▸ What this exercise asks:
• A. Answer these from the passage on smell:
(i) What U.S. custom does the text say puts people in a different olfactory dimension from their pioneer ancestors?
(ii) According to the first paragraph, how much impression do metaphors of smell make?
(iii) Which two candle scents are named in quotation marks in the last sentence?
• B. Reproduce the passage on smell word for word, everything from "The cultural basis" down to "or downright gross.".

▸ Provided passage:
>>>>
The cultural basis for much of this sense imagery has since disappeared. In fact, we can be hard-pressed to find a robust sniff-factor in our religious experience, so that metaphors of smell make little impression when they don’t sound ill-advised or downright gross.

This correlates with a wider cultural experience of smell in a post-industrial, consumer-driven society where we are perhaps more sensitive to scents, fragrances and so on, but also more abstracted from what you might pedantically call the semantics of smell. In the U.S., the custom of bathing daily already puts us in a different olfactory dimension from, say, our pioneer ancestors, let alone the early Christians. But we don’t stop at the purely negative, odor-neutralization stage. We also spice things up with perfumes, colognes, body sprays, air fresheners, scented candles, and so on. Advances in what I imagine is called scent-technology have helped to insulate us from the smells of our immediate surroundings. We can create what Yankee Candle rather astonishingly calls “

” through custom “Fragrance Layers” and “Fragrance Mixology.” Somehow I find the pizza- or hotdog-scented t-shirts from Skymall more appealing than candles wafting the silky scents of “Soft Blanket” or “Strawberry Buttercream.”
<<<<
▸ Data provided:
>>>>
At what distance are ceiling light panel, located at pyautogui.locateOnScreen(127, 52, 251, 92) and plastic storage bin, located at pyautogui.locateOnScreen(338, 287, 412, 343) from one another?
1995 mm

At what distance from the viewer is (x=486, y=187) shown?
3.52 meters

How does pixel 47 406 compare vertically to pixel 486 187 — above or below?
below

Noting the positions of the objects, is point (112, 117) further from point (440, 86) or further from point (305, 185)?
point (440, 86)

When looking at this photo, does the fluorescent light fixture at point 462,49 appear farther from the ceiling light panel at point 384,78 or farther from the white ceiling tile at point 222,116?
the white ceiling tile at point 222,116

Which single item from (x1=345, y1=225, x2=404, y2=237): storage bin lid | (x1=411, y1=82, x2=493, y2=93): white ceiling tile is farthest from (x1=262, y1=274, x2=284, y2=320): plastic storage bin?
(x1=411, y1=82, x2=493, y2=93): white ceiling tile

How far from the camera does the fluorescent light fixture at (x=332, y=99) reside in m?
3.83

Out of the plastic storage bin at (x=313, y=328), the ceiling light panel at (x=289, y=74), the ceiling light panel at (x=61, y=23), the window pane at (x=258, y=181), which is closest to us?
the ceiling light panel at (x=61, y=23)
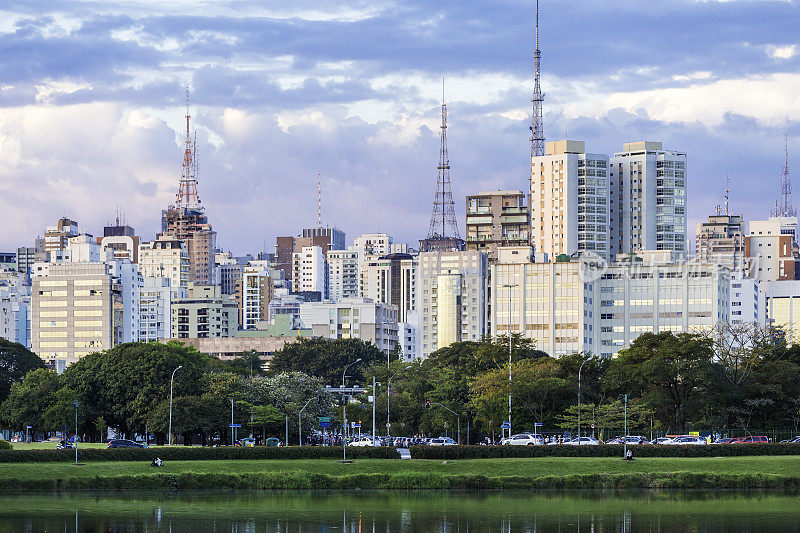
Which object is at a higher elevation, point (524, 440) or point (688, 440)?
point (688, 440)

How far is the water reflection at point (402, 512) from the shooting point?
61.4 metres

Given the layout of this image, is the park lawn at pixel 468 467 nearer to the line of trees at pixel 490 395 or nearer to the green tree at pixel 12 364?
the line of trees at pixel 490 395

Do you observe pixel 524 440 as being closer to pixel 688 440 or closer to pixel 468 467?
pixel 688 440

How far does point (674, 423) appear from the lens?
11181cm

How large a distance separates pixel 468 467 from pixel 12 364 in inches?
3021

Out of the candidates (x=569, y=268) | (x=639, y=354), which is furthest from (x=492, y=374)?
(x=569, y=268)

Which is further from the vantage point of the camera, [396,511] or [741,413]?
[741,413]

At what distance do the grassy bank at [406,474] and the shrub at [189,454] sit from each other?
1.18 metres

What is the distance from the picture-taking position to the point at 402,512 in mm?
67875

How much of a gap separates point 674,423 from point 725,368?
7.56m

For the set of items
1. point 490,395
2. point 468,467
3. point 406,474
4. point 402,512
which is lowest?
point 402,512

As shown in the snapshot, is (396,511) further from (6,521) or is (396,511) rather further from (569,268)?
(569,268)

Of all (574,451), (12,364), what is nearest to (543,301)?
(12,364)

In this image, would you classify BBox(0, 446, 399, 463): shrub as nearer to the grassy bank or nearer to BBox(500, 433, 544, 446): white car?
the grassy bank
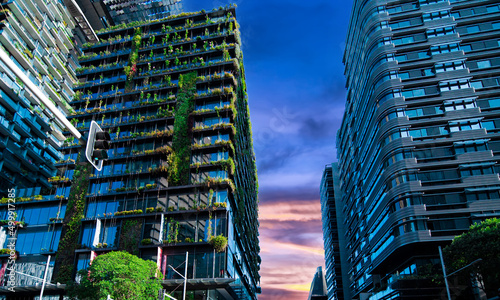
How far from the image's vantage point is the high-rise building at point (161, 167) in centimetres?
5028

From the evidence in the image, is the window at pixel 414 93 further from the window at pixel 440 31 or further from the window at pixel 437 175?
the window at pixel 437 175

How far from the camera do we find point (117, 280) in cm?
3594

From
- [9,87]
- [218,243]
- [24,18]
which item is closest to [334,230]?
[218,243]

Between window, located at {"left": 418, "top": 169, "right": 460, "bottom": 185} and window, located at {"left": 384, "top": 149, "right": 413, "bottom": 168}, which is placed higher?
window, located at {"left": 384, "top": 149, "right": 413, "bottom": 168}

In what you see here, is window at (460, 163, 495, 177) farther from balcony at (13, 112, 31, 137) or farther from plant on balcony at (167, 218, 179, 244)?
balcony at (13, 112, 31, 137)

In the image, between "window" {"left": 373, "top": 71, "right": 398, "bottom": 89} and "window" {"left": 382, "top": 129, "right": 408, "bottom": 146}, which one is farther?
"window" {"left": 373, "top": 71, "right": 398, "bottom": 89}

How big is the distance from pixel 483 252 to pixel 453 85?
34.2m

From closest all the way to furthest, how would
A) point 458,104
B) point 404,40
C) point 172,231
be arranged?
point 172,231
point 458,104
point 404,40

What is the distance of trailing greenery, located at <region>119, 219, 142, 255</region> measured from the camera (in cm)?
5134

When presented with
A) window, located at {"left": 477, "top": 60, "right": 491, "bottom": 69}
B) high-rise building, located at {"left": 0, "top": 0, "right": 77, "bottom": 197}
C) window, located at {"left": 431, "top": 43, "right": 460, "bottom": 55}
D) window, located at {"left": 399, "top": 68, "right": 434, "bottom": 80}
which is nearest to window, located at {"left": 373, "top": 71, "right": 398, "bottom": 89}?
window, located at {"left": 399, "top": 68, "right": 434, "bottom": 80}

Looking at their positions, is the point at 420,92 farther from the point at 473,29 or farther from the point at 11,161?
the point at 11,161

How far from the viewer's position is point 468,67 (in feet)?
208

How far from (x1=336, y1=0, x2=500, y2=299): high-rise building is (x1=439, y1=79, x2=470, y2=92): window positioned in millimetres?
146

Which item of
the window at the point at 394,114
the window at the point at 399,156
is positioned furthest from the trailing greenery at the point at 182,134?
the window at the point at 394,114
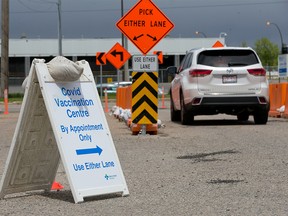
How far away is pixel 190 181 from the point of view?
26.1 feet

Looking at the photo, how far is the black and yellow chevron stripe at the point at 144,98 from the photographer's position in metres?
13.8

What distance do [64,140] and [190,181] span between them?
1847 mm

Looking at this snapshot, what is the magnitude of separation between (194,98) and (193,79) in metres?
0.46

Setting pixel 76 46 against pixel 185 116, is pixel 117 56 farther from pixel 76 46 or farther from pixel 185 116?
pixel 76 46

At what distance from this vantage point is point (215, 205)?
21.2 ft

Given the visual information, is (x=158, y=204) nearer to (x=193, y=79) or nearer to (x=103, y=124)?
(x=103, y=124)

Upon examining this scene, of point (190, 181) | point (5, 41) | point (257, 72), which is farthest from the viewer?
point (5, 41)

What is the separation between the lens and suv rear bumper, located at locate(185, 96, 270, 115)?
1575cm

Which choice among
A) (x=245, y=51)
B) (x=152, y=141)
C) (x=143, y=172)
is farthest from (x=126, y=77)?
(x=143, y=172)

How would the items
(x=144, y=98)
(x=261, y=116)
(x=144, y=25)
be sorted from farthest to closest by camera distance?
1. (x=261, y=116)
2. (x=144, y=25)
3. (x=144, y=98)

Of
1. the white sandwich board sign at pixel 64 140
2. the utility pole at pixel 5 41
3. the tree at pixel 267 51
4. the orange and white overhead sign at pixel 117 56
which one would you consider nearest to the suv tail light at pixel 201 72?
the white sandwich board sign at pixel 64 140

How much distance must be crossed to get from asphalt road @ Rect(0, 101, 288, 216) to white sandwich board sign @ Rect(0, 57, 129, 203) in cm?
16

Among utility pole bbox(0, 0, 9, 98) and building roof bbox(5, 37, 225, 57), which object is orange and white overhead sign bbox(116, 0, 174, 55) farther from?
building roof bbox(5, 37, 225, 57)

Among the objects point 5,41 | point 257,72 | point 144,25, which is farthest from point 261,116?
point 5,41
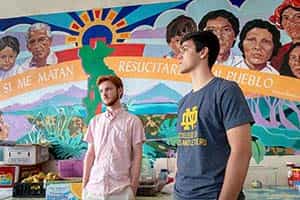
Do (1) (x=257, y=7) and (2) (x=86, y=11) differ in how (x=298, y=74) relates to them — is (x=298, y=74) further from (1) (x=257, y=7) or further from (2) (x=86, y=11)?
(2) (x=86, y=11)

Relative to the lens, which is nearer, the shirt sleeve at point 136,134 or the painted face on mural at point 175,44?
the shirt sleeve at point 136,134

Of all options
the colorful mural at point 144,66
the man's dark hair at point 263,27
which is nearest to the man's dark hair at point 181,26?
the colorful mural at point 144,66

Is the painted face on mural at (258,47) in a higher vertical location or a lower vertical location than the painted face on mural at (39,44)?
Answer: lower

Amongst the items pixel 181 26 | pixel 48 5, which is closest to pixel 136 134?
pixel 181 26

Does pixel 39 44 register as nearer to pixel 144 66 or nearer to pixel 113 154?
pixel 144 66

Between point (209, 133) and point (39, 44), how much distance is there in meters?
2.24

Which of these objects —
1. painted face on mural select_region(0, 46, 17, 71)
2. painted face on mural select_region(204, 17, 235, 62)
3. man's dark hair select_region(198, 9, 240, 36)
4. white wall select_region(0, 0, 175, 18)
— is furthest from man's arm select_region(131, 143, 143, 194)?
painted face on mural select_region(0, 46, 17, 71)

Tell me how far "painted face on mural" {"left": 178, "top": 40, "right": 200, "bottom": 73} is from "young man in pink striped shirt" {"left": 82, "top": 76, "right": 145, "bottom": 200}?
0.76 metres

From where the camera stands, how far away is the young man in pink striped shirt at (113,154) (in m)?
2.18

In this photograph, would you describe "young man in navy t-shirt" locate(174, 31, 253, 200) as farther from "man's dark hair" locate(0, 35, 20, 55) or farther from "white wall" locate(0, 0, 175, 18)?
"man's dark hair" locate(0, 35, 20, 55)

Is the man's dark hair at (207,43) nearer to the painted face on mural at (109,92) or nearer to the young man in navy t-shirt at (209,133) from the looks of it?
the young man in navy t-shirt at (209,133)

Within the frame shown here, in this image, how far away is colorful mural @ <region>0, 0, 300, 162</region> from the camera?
285 cm

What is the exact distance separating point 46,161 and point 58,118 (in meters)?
0.34

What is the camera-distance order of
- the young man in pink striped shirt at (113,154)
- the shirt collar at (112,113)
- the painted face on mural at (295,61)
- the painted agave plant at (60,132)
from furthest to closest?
the painted agave plant at (60,132), the painted face on mural at (295,61), the shirt collar at (112,113), the young man in pink striped shirt at (113,154)
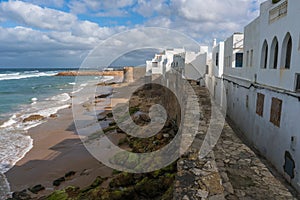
<<<<
▸ Responses to the tasks:
• A.
(i) Bathing daily.
(ii) Little impression.
(iii) "Soft Blanket" and "Strawberry Buttercream."

• B.
The cultural basis for much of this sense imagery has since disappeared. In fact, we can be hard-pressed to find a robust sniff-factor in our religious experience, so that metaphors of smell make little impression when they don’t sound ill-advised or downright gross.